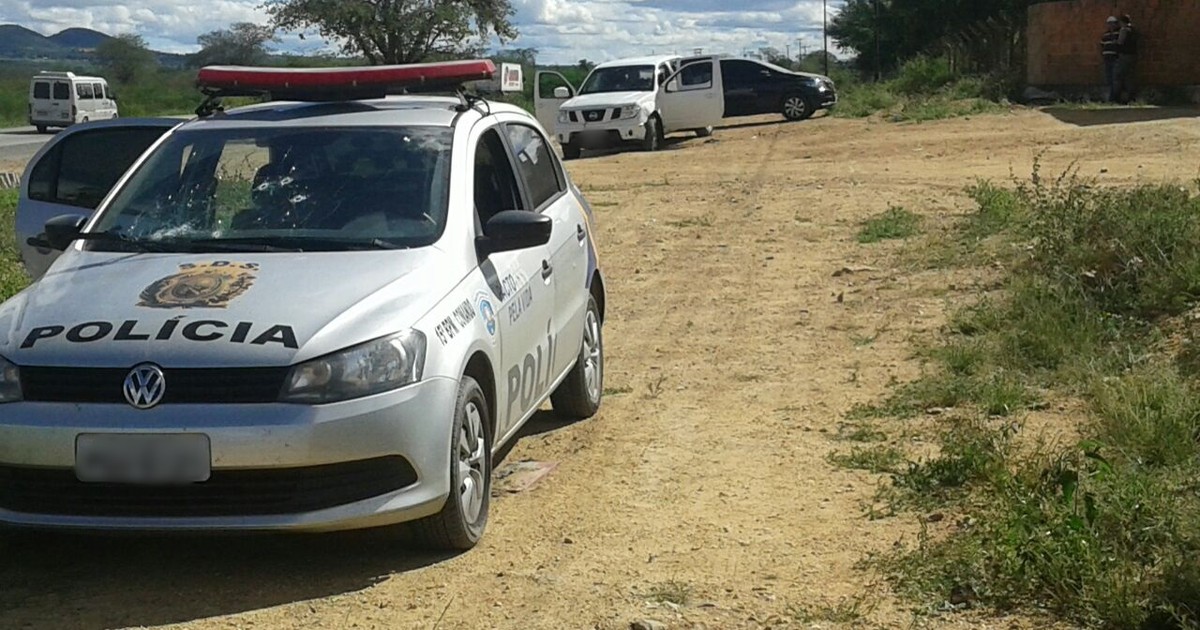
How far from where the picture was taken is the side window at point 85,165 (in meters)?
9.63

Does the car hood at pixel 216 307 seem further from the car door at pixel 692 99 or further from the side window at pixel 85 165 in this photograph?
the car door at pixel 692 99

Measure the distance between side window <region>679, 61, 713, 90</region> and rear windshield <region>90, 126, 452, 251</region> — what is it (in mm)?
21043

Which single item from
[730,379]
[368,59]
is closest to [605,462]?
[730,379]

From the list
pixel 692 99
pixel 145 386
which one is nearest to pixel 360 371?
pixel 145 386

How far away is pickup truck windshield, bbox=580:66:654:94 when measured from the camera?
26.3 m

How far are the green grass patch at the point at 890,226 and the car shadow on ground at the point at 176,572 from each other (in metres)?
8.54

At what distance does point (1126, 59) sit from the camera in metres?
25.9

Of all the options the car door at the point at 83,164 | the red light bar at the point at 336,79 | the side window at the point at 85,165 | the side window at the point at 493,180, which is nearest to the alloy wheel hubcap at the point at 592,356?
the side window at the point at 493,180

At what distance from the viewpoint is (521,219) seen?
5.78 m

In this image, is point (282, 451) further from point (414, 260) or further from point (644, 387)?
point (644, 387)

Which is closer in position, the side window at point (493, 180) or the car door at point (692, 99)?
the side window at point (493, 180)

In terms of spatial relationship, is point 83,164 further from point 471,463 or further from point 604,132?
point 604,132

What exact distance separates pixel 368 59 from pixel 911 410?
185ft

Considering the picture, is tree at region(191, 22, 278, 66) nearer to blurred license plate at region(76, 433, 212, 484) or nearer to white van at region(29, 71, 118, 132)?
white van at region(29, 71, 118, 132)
◇ ◇ ◇ ◇
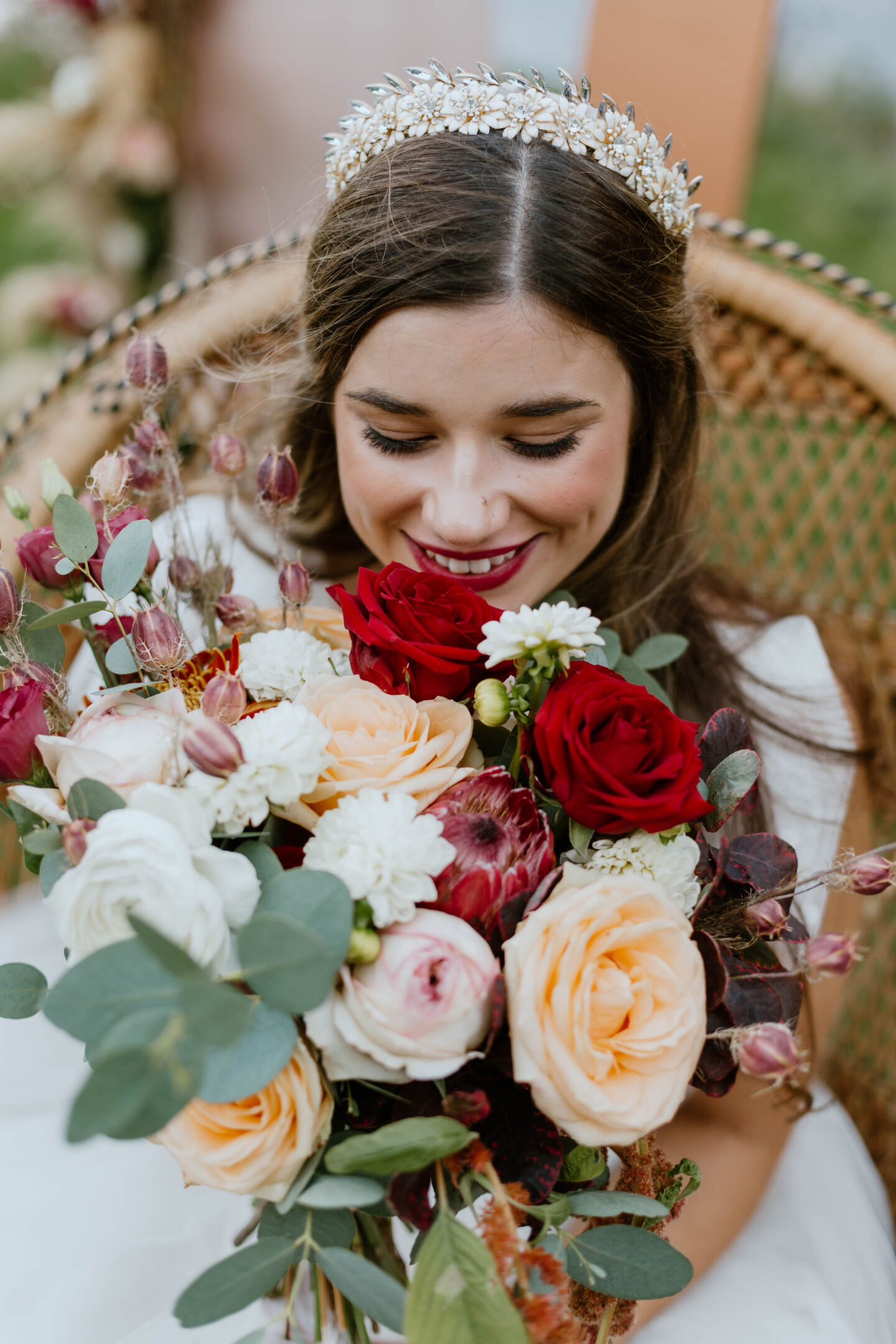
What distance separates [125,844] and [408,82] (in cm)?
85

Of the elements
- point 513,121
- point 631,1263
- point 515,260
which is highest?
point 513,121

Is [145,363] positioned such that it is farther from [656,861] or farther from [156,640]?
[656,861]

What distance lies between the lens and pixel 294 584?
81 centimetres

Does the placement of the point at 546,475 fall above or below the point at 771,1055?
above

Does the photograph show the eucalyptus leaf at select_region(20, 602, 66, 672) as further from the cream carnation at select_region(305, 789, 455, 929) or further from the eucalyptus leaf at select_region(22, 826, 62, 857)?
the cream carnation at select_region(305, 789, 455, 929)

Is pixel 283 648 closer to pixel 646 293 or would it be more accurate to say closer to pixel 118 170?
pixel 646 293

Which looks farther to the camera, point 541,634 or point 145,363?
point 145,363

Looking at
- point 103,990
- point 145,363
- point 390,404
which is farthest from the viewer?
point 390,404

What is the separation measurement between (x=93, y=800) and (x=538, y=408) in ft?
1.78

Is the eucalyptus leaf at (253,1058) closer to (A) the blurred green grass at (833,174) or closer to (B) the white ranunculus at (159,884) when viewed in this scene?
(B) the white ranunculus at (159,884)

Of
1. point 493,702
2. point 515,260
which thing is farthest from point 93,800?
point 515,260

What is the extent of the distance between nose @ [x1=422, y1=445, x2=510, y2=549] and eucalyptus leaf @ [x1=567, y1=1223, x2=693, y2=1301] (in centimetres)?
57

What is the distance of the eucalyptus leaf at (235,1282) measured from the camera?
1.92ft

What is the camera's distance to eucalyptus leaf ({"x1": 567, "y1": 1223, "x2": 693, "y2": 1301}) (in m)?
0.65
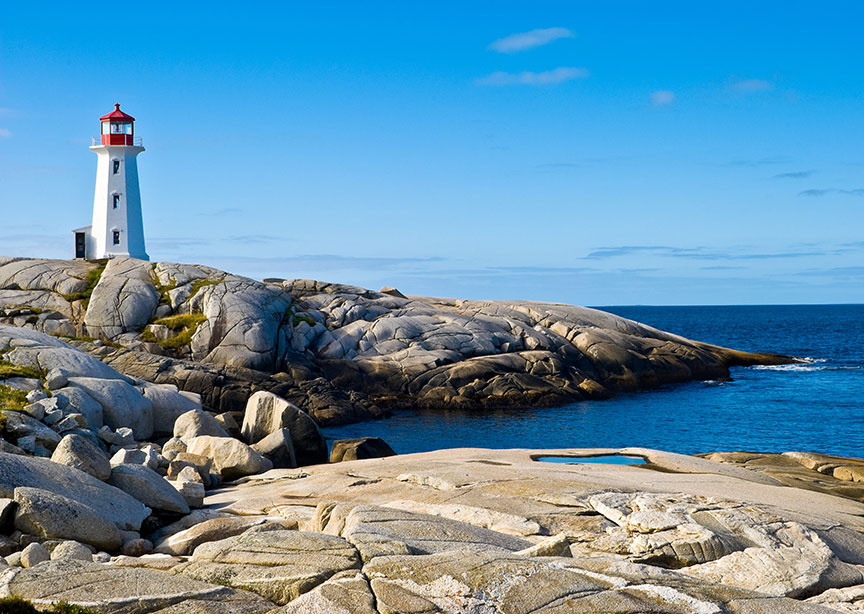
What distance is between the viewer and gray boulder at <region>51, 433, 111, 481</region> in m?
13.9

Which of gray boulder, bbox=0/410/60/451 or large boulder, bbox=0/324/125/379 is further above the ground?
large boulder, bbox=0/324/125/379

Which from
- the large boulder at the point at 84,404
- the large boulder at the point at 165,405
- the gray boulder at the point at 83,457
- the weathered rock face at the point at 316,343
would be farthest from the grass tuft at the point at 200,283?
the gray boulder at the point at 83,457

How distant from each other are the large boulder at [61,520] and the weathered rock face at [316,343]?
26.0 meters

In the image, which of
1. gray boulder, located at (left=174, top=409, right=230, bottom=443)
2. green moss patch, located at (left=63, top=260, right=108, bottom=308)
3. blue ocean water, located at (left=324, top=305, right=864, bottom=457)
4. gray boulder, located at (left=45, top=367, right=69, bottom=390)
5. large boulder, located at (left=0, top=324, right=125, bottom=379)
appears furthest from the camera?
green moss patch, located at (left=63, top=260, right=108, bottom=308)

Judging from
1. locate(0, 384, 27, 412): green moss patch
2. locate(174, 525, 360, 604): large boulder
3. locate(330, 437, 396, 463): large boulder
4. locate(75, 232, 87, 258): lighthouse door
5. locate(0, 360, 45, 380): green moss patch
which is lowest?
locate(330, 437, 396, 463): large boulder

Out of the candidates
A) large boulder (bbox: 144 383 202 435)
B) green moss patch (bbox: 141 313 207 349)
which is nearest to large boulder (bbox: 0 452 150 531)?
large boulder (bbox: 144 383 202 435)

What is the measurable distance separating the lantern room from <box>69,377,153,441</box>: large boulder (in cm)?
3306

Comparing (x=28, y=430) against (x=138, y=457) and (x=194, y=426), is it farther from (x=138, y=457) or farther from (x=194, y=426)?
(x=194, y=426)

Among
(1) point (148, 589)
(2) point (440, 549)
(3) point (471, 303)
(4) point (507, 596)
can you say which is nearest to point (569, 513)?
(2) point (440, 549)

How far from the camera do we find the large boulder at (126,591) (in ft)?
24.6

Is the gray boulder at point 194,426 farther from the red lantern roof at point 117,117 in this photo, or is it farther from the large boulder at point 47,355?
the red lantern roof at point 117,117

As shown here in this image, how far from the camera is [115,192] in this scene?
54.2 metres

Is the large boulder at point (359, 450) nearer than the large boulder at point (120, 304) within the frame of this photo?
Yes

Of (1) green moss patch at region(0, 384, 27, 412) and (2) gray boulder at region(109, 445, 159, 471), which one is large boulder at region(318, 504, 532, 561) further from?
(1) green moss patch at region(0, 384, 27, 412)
◇ ◇ ◇ ◇
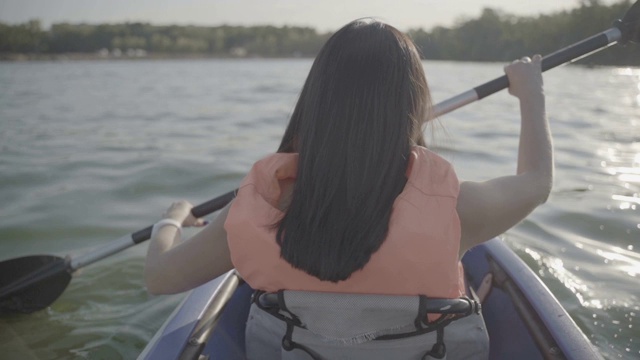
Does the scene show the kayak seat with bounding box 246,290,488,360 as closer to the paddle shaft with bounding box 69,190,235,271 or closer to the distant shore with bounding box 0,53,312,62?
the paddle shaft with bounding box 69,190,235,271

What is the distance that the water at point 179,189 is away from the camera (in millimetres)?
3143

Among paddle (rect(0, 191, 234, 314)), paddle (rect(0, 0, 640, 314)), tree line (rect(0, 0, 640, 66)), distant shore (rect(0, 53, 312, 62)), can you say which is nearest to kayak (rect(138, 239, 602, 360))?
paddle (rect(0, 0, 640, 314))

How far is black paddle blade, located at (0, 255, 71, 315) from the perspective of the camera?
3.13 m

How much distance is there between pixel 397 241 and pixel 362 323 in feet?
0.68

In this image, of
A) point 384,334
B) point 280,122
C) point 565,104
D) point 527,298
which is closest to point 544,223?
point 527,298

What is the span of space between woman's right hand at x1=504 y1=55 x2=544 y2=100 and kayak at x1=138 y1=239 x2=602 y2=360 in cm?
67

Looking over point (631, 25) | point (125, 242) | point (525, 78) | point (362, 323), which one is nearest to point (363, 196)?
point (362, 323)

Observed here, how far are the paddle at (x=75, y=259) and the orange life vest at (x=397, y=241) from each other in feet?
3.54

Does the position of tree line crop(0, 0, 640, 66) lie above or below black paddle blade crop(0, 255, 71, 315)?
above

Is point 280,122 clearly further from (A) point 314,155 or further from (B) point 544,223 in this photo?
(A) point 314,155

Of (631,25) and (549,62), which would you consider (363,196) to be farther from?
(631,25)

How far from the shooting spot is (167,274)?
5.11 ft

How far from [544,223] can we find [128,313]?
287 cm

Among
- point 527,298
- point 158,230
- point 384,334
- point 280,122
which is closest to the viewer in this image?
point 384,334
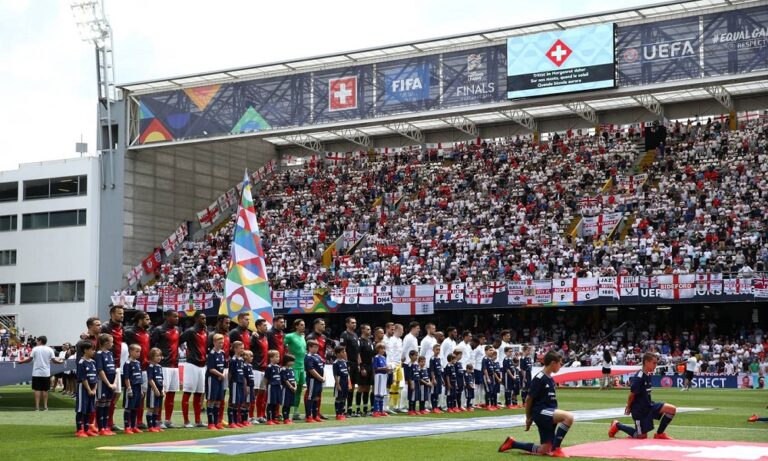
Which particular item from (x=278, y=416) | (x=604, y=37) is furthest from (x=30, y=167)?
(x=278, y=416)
◇ ◇ ◇ ◇
REQUEST:
Count the lines in the material above that contain the string "farthest", matching case exactly. Give only the number.

SOLVED EXERCISE:
3